Migrants’ Daily Stressors and Parenting Behavior: The Mediating Role of Family Cohesions

Seminar no. 1218
7 June 2023 Time 12.30 – 13.30 hrs.

Speaker: Khaing Zar Lwin

Migration-related stress has been shown to be related with family and marital conflict; this reduces family cohesion and support as well. Caregivers have many kind of stress such as economic difficulties, relationship issue, work-home balance and the constant monitoring of health situation of the family. Those kind of life daily stressors are different among caregivers who are migrants. Migrant caregivers normally face not only the challenges on the cultural differences between destination and host countries but also they play a special role for their children in adapting to a new culture.
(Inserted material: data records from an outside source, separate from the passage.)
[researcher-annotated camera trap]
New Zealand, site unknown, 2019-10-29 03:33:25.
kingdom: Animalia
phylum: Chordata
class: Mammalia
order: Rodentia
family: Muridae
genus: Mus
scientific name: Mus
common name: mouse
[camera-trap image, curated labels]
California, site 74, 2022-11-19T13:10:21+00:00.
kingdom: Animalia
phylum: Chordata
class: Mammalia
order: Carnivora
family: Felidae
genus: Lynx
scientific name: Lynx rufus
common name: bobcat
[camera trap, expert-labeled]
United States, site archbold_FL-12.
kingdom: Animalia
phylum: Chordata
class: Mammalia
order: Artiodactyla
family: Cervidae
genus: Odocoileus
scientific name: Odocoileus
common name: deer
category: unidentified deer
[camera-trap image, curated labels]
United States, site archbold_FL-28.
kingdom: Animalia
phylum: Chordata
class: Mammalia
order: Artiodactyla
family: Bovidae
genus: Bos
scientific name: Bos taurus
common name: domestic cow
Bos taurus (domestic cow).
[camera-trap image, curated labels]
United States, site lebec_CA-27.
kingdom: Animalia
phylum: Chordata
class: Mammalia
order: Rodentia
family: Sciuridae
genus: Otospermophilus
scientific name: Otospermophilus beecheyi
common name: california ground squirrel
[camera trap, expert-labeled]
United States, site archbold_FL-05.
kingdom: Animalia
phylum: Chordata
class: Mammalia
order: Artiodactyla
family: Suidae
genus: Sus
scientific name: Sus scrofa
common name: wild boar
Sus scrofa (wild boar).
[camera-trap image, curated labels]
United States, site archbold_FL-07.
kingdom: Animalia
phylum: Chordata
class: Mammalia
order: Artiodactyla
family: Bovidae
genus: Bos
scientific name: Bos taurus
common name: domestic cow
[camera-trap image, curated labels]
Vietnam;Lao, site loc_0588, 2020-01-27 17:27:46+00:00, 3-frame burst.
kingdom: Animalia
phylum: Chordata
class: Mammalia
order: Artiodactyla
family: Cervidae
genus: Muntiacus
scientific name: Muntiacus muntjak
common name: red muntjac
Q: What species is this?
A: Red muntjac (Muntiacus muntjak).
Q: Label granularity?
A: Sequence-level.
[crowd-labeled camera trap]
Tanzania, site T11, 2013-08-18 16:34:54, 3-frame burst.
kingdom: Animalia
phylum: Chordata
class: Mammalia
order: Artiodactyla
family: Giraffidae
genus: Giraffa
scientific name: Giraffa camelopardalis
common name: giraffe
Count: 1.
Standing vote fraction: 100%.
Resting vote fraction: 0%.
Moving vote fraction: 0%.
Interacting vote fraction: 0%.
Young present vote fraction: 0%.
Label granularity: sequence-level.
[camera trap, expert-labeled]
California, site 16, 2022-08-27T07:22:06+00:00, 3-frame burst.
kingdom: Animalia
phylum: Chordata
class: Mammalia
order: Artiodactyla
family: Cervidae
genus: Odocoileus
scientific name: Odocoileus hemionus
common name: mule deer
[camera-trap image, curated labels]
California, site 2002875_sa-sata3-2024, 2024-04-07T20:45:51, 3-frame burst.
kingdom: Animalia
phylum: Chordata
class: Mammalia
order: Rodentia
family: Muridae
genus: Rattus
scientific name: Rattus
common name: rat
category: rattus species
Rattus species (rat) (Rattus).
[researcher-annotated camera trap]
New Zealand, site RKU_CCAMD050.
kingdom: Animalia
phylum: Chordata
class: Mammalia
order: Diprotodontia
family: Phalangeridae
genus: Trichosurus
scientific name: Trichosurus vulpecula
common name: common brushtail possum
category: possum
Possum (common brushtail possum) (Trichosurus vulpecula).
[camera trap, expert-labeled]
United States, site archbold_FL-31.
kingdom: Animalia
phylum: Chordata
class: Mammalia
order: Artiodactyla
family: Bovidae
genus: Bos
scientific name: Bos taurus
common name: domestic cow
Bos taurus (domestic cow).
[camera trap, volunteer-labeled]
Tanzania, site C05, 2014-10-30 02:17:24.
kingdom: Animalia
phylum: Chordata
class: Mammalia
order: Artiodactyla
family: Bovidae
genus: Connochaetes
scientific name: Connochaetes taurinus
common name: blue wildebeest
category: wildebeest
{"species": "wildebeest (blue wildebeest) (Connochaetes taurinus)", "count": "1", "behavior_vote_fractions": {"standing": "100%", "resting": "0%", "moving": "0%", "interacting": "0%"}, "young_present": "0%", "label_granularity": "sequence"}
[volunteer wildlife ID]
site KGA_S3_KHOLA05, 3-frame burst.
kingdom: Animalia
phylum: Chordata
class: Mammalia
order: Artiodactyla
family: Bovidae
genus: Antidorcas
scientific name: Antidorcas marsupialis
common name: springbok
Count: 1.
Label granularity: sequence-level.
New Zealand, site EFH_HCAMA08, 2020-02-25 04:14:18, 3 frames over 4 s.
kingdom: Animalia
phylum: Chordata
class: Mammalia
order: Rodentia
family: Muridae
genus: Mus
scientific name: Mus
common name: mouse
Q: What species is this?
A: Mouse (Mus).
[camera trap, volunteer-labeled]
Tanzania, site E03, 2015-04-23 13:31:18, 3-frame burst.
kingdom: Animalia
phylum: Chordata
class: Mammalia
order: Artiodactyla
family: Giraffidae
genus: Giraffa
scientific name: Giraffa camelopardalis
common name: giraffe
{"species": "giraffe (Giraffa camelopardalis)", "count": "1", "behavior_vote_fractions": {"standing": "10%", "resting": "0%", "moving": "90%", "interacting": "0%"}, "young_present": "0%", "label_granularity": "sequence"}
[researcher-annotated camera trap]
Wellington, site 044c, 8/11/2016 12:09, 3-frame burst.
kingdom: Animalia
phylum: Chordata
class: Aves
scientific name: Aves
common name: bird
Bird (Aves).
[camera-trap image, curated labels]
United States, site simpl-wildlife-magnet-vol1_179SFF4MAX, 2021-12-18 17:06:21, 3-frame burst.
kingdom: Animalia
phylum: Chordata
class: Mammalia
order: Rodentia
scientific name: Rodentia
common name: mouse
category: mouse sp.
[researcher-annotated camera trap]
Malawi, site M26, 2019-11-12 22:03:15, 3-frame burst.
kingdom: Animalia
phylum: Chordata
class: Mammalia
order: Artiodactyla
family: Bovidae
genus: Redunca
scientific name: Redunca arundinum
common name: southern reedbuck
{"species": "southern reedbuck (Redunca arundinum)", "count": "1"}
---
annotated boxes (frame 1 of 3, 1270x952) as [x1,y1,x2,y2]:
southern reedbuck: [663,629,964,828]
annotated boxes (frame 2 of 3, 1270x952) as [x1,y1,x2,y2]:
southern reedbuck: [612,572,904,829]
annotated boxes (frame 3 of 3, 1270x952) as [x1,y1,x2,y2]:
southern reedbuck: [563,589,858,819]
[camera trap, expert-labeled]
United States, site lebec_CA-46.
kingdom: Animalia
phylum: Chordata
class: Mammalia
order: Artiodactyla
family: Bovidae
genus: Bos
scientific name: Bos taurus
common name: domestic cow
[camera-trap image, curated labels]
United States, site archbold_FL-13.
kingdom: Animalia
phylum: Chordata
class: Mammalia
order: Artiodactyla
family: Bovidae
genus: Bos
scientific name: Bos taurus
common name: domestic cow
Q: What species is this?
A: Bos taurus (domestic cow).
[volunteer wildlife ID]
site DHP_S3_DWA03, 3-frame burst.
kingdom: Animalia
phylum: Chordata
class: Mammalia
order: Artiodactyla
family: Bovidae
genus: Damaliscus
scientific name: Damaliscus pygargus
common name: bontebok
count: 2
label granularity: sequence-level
Parenting is a lifelong commitment; long-term patience and it is a difficult task that requires care and effort. Parenting is important as it determines the outcomes of child, which are closely linked to the quality of citizenship. Recent research with migrant and displaced families living on the Thailand-Myanmar border suggests that these stressors have detrimental impacts on children’s safety and well-being. This study aims to explore the association of current experience of daily stressors on parenting behavior of migrant caregivers through family cohesion. This study will apply mixed method approach. The sample will be derived from the formative qualitative data and baseline quantitative data set of “Parenting on the Border” research project. Data analysis will be conducted by applying NVIVO and STATA program. Structure Equation Modeling (SEM) approach to mediation analysis will be applied for this study. The findings from this study will contribute to migration and implementation of policies and programs that support working migrant parents/caregivers to fulfill the responsibilities.